Exercise description
Collect all lines from the listing that include the string "site".

Available records
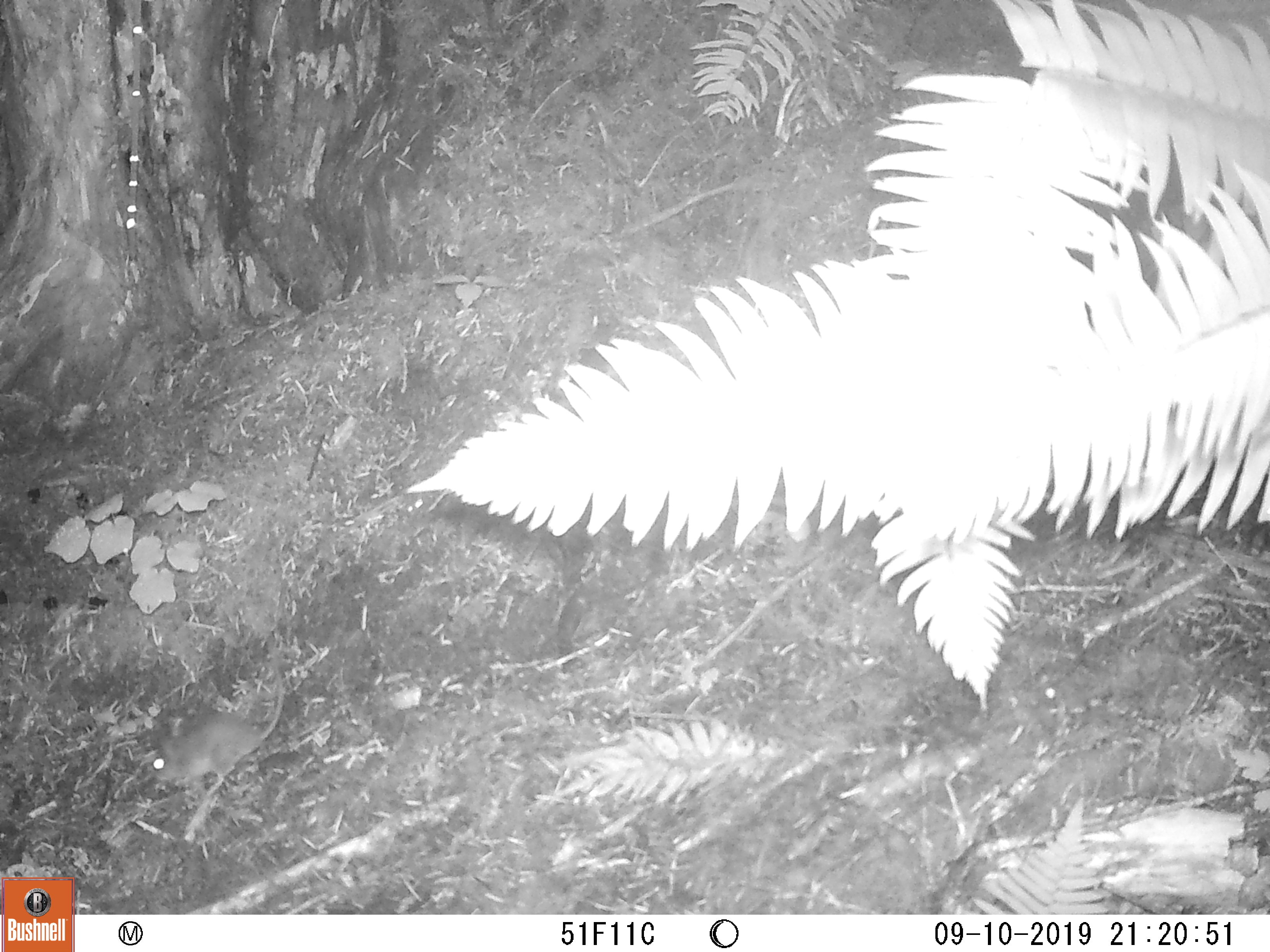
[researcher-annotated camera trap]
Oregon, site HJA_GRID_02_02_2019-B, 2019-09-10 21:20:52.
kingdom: Animalia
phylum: Chordata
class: Mammalia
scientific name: Mammalia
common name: small mammal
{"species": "small mammal (Mammalia)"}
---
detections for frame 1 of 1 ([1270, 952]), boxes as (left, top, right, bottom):
small mammal: (116, 618, 304, 803)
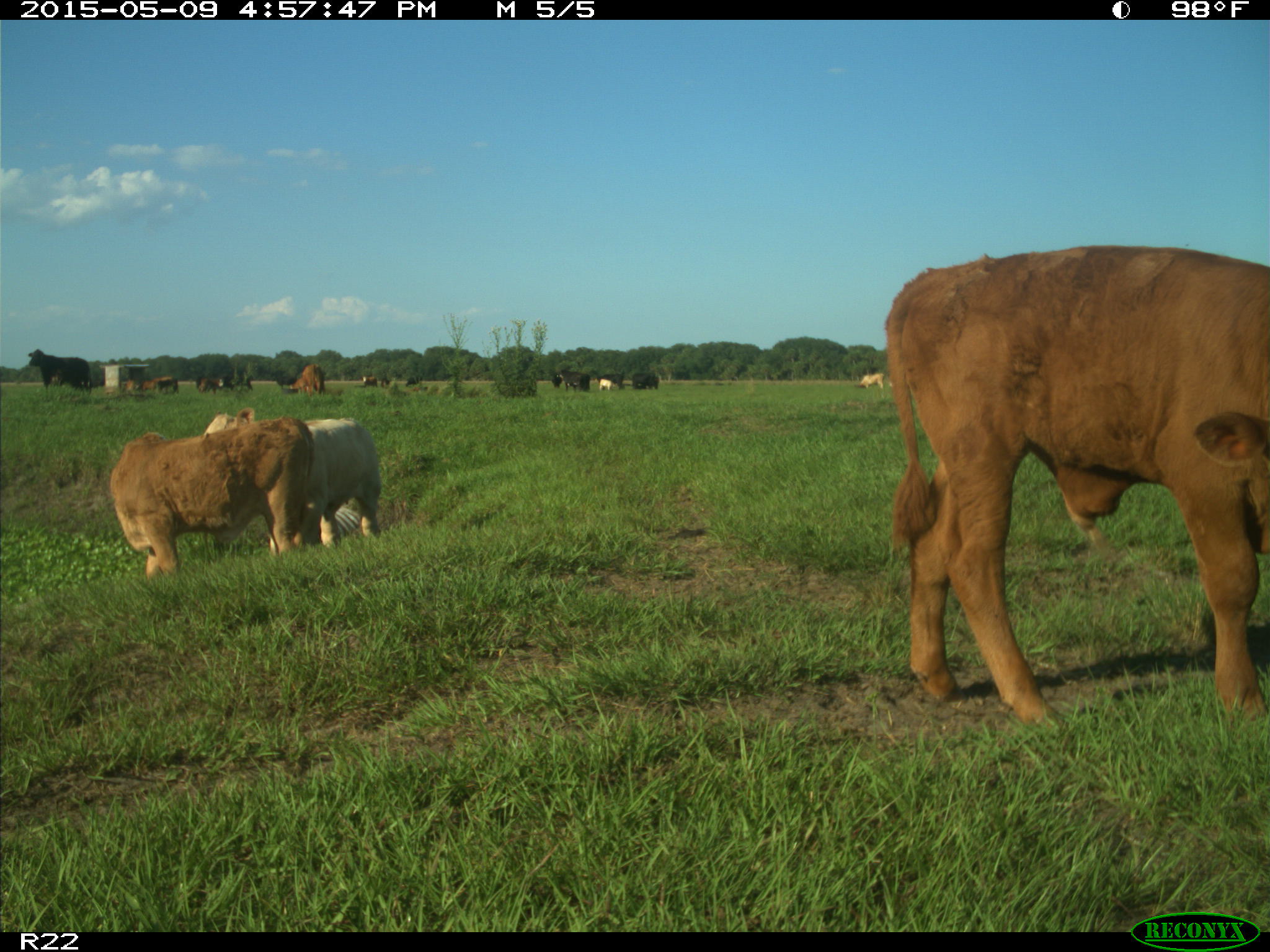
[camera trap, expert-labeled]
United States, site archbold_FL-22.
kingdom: Animalia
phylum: Chordata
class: Mammalia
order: Artiodactyla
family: Bovidae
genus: Bos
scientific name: Bos taurus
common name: domestic cow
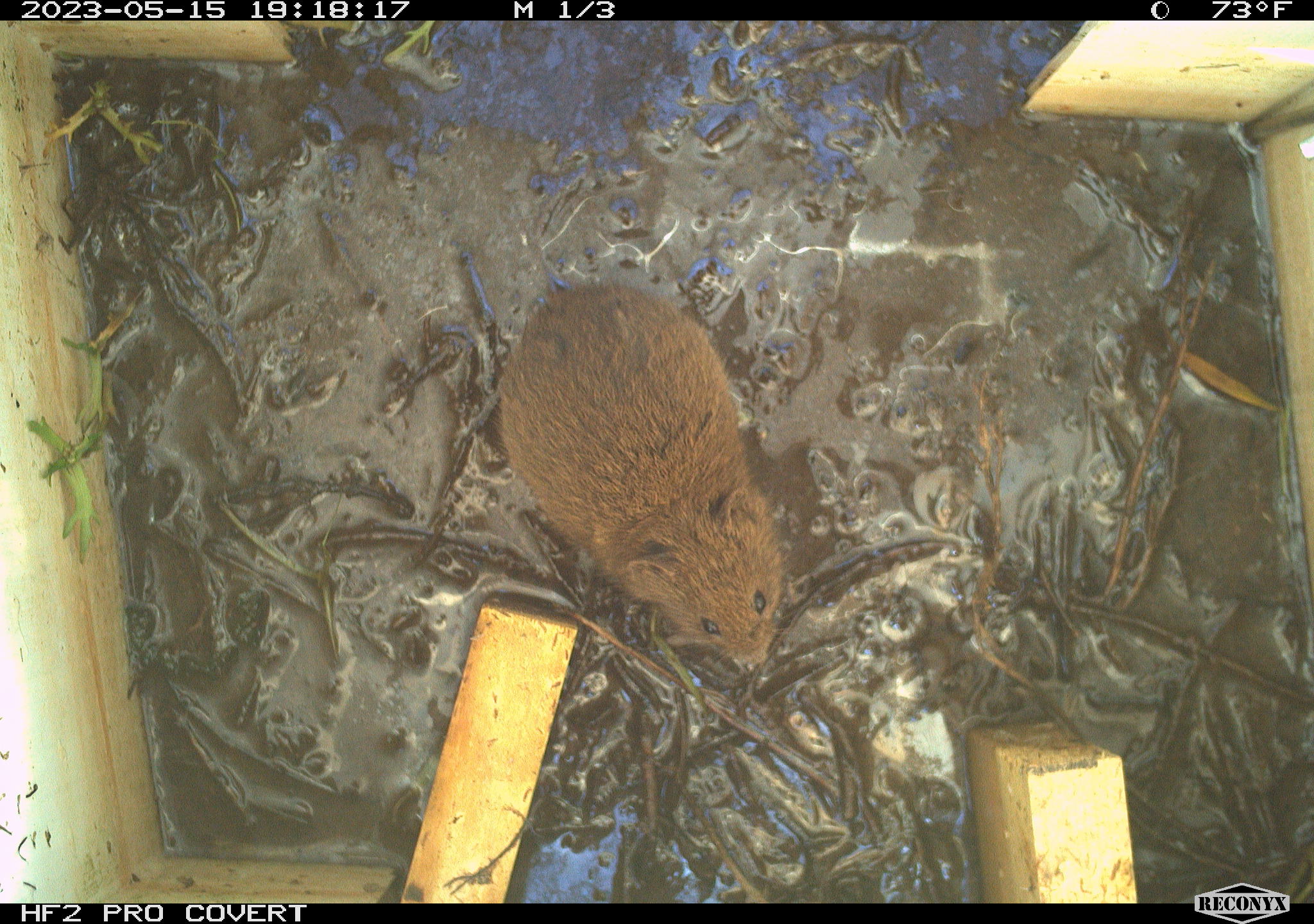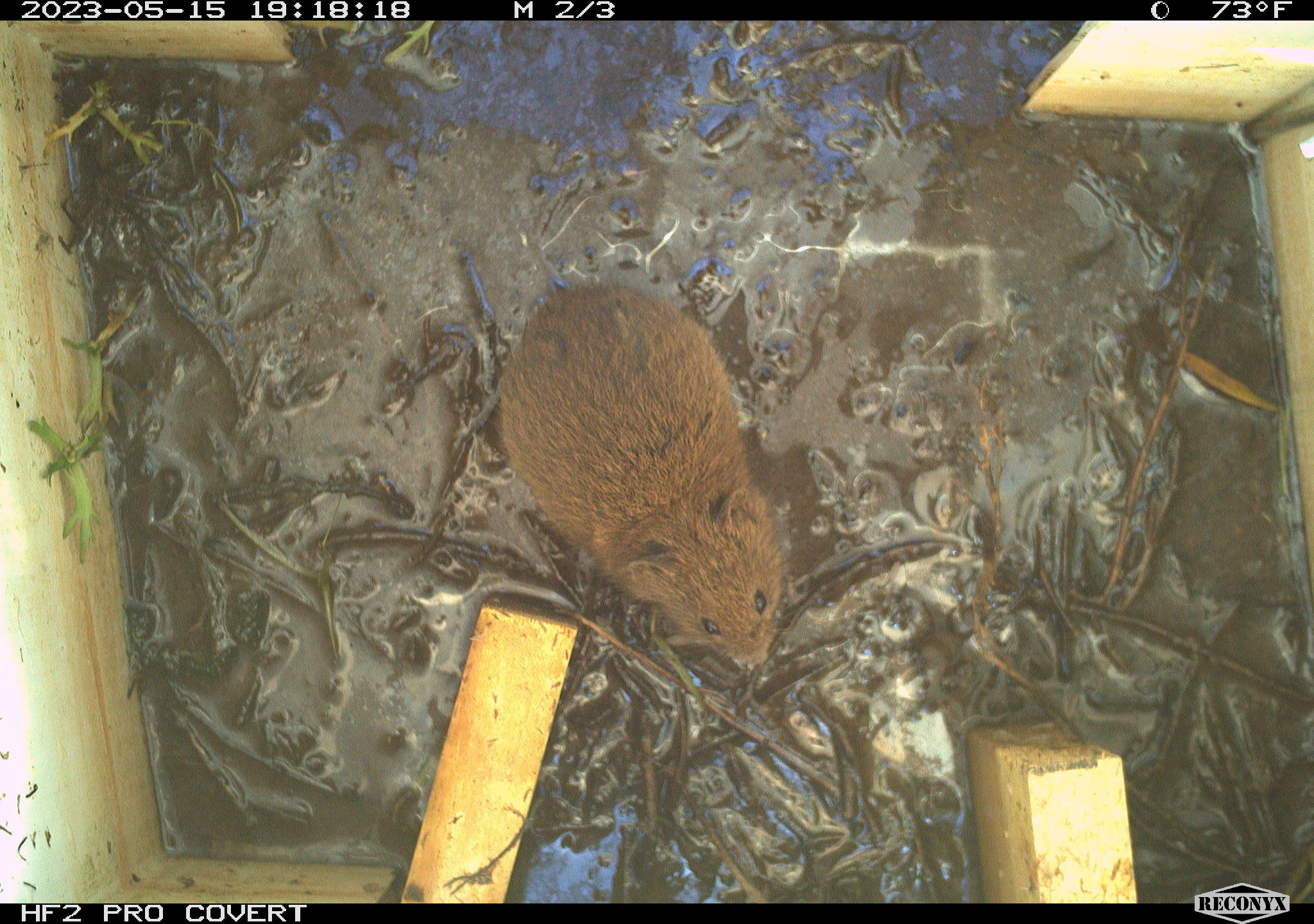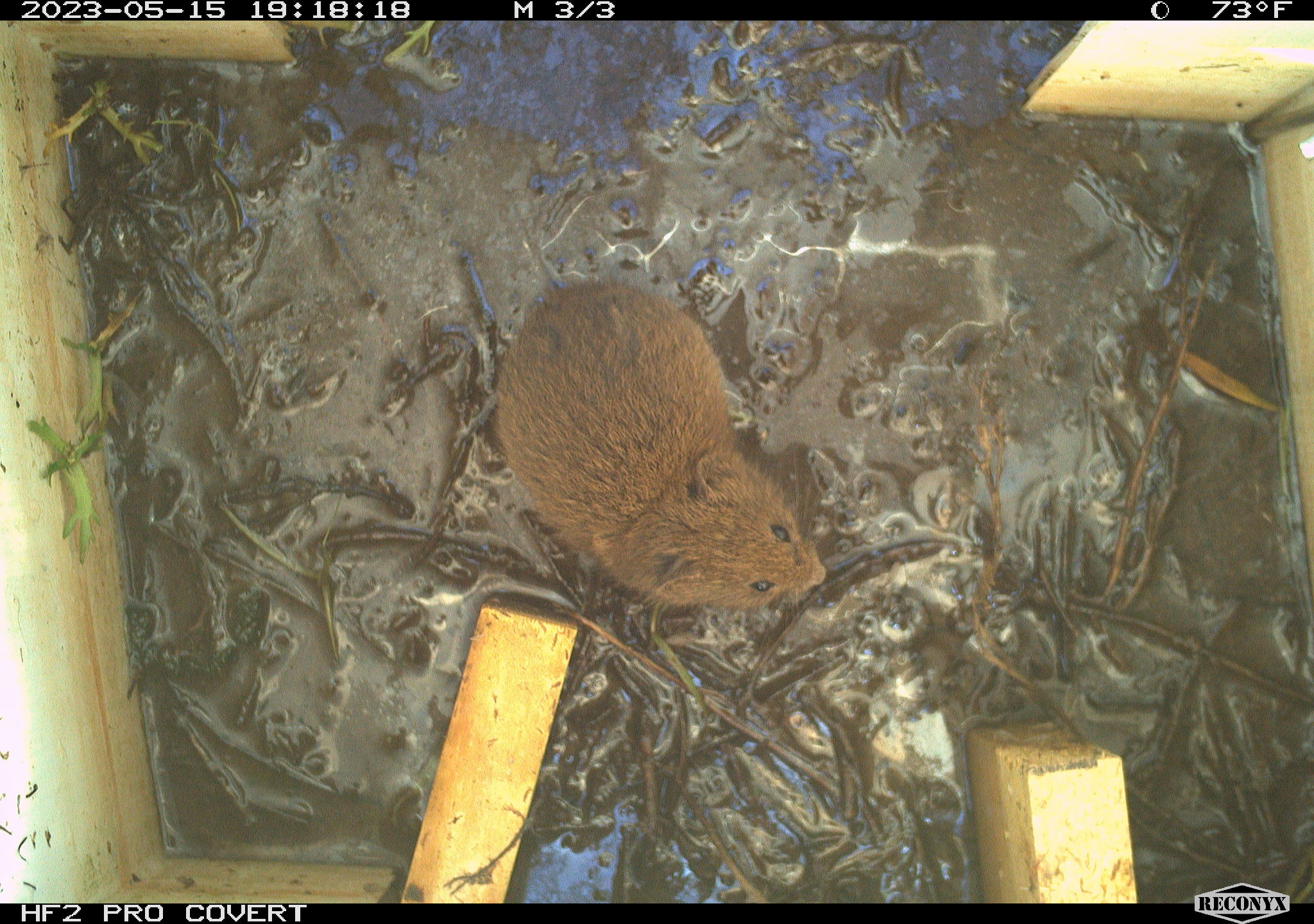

Solution for this task
Oregon, site HJA_GRID_02_02_2019-B, 2019-09-10 21:20:52.
United States, site archbold_FL-22.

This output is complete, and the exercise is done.